Enviada em 18/08/2020

A chegada da família real portuguesa, em 1808, foi um marco histórico, uma vez que possibilitou investimentos em vários espaços sociais em prol do desenvolvimento da nova colonia. Entretanto, no brasil hodierno, o pais encontra-se em condições opostas ao que foi proposto na época, com os atuais desafios no que tange o analfabetismo funcional. Isso se deve, ora pela negligencia educacional, o que causa a dificuldade na entrada ao mercado de trabalho. Portanto, medidas devem ser tomadas por entes que tenham a incumbência de minimizar essa serie de problemáticas.

Em primeira analise, é notório destacar que a ausência de uma educação de base de qualidade faz-se presente na atualidade. A essa premissa, é visto que os responsáveis pela gestão publica não apresentam politicas eficazes, com falta de uma infraestrutura necessária para a alfabetização dos seus alunos, alem de muitas escolas não possuírem o essencial para o funcionamento. Nesse sentido, segundo Emilie Durkheim, a sociedade é como um corpo biológico, com partes que interagem entre si para uma boa ação; contudo, a visão durkheimiana é ignorada no cenário atual. Apesar de que, na Constituição de 1988, a educação básica de qualidade é assegurada pelo Estado, mas não ocorre na pratica. Desse modo, nota-se o desamparo estrutural com essa questão.

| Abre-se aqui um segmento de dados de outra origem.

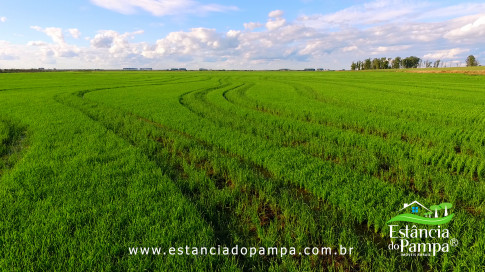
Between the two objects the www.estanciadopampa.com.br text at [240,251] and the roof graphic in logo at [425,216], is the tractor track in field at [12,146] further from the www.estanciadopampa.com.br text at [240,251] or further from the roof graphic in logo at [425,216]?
the roof graphic in logo at [425,216]

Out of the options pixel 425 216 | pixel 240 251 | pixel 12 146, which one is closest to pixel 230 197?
pixel 240 251

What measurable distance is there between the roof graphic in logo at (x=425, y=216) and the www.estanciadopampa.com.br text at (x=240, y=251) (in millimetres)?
1283

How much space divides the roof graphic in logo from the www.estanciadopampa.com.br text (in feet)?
4.21

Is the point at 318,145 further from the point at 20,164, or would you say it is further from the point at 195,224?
the point at 20,164

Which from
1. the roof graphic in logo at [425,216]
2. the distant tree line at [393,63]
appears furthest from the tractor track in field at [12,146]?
the distant tree line at [393,63]

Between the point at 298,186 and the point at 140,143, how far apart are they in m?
6.20

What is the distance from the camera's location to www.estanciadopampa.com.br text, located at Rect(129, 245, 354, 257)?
128 inches

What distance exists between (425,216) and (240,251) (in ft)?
10.8

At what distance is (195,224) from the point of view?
380cm

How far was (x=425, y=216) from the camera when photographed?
4043 mm

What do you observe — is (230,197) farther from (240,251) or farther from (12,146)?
(12,146)

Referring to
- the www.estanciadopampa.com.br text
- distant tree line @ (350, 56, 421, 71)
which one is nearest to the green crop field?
the www.estanciadopampa.com.br text

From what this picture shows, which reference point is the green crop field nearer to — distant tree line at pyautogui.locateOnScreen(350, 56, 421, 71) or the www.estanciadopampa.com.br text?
the www.estanciadopampa.com.br text

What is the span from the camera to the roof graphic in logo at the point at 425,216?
12.8 feet
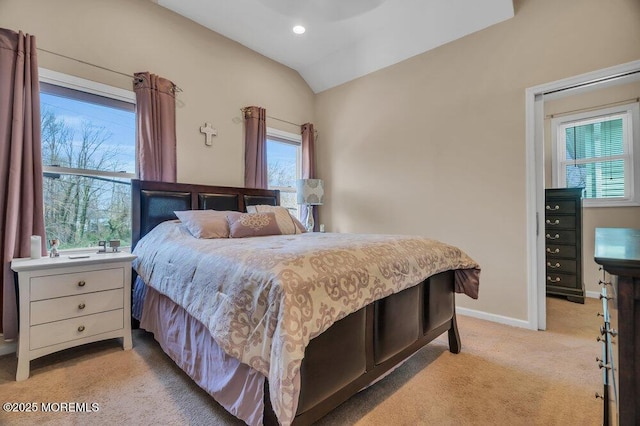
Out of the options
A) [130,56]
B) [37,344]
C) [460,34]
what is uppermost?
[460,34]

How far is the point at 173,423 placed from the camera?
1.47 meters

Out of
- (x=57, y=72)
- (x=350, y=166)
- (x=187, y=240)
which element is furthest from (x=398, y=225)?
(x=57, y=72)

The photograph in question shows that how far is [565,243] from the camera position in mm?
3609

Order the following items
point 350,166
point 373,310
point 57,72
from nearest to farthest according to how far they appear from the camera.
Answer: point 373,310 → point 57,72 → point 350,166

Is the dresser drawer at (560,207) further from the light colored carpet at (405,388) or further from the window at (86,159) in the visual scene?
the window at (86,159)

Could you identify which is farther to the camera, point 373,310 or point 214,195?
point 214,195

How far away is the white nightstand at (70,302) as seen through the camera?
189 cm

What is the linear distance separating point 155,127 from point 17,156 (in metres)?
1.04

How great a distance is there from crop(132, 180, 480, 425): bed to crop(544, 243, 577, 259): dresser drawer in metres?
2.28

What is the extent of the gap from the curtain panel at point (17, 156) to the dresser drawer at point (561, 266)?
5.31 metres

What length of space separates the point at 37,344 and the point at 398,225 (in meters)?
3.39

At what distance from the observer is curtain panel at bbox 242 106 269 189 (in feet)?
12.2

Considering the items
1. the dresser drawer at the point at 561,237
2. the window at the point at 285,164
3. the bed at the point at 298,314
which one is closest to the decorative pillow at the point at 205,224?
the bed at the point at 298,314

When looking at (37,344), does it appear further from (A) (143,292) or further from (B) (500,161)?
(B) (500,161)
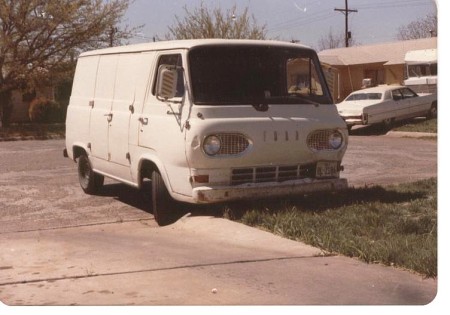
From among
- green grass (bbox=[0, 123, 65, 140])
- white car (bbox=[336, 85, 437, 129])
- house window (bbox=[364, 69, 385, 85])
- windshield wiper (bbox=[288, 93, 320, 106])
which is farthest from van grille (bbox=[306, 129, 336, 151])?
house window (bbox=[364, 69, 385, 85])

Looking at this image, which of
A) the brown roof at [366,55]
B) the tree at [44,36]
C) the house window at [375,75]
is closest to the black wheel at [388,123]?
the tree at [44,36]

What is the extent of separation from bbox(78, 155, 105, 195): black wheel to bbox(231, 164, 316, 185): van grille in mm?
3121

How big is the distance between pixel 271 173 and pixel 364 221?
3.78 ft

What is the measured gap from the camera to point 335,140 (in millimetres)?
7332

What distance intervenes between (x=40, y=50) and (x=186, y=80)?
58.0 feet

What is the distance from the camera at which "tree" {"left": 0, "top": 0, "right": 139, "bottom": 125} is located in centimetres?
2278

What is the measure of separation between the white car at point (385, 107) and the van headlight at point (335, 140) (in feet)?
35.7

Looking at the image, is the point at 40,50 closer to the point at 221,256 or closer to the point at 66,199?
the point at 66,199

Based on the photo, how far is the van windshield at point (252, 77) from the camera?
6988 millimetres

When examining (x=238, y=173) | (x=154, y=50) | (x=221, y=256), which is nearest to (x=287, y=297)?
(x=221, y=256)

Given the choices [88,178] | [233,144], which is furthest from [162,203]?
[88,178]

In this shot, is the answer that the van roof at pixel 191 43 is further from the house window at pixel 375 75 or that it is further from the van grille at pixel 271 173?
the house window at pixel 375 75

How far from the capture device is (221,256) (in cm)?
559

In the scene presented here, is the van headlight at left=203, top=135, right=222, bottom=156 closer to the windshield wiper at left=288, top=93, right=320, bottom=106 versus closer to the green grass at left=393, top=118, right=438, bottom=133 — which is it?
the windshield wiper at left=288, top=93, right=320, bottom=106
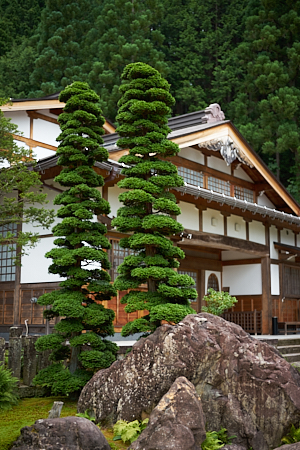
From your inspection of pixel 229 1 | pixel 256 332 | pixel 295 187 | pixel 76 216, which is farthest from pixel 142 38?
pixel 76 216

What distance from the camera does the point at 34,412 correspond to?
25.5 feet

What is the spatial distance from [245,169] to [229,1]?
19.9m

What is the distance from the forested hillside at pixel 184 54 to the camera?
27.4 metres

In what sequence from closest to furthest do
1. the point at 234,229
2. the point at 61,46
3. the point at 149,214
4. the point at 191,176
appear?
the point at 149,214 → the point at 191,176 → the point at 234,229 → the point at 61,46

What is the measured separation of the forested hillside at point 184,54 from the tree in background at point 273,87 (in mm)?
56

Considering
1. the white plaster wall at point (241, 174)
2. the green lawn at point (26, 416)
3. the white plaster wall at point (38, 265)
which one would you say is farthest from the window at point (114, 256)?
the white plaster wall at point (241, 174)

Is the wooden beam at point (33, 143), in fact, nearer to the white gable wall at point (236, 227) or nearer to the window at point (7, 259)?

Percebe-se, também, que o analfabetismo funcional traz impactos para a vida profissional do cidadão. A esse respeito, pessoas com baixa escolaridade, geralmente, apresentam mais dificuldade no momento de conseguir uma vaga de emprego, o que gera diminuição nas oportunidades e acentua a exclusão social no país. Sob essa visão, segundo uma pesquisa do IPM, de 2017, 28% da população é considerada analfabeta funcional, com indivíduos entre 20 a 60 anos de idade; ou seja, a massa populacional que se encontra no mercado de trabalho e encontra diversos problemas, uma vez que essa situação molda a vida desses cidadãos. Assim, repara-se a relevância em mudar essa realidade.

Logo, é notável que a ausência de uma educação de base, além das adversidades no mercado de trabalho, são empecilhos que devem ser atenuados. Para isso, cabe ao Ministério da Educação, por meio das escolas, a criação de projetos que invistam na construção e restruturações de espaços estudantis, como a educação básica e creches, os quais incentivem o gosto pela leitura e escrita, com a entrega de livros didáticos que os estimulem, a fim de reduzir os males provocados pelo analfabetismo funcional. Outrossim, o Ministério do Trabalho, em parceria com escolas profissionalizantes, deve elaborar um projeto que oferece cursos, na qual possam estimular a volta a vida colegial, com meios que busquem facilitem o ensino, de forma lúdica, no objetivo de aumentar a procura por um ensino que transforma não apenas a vida pessoal do cidadão, mas também profissional.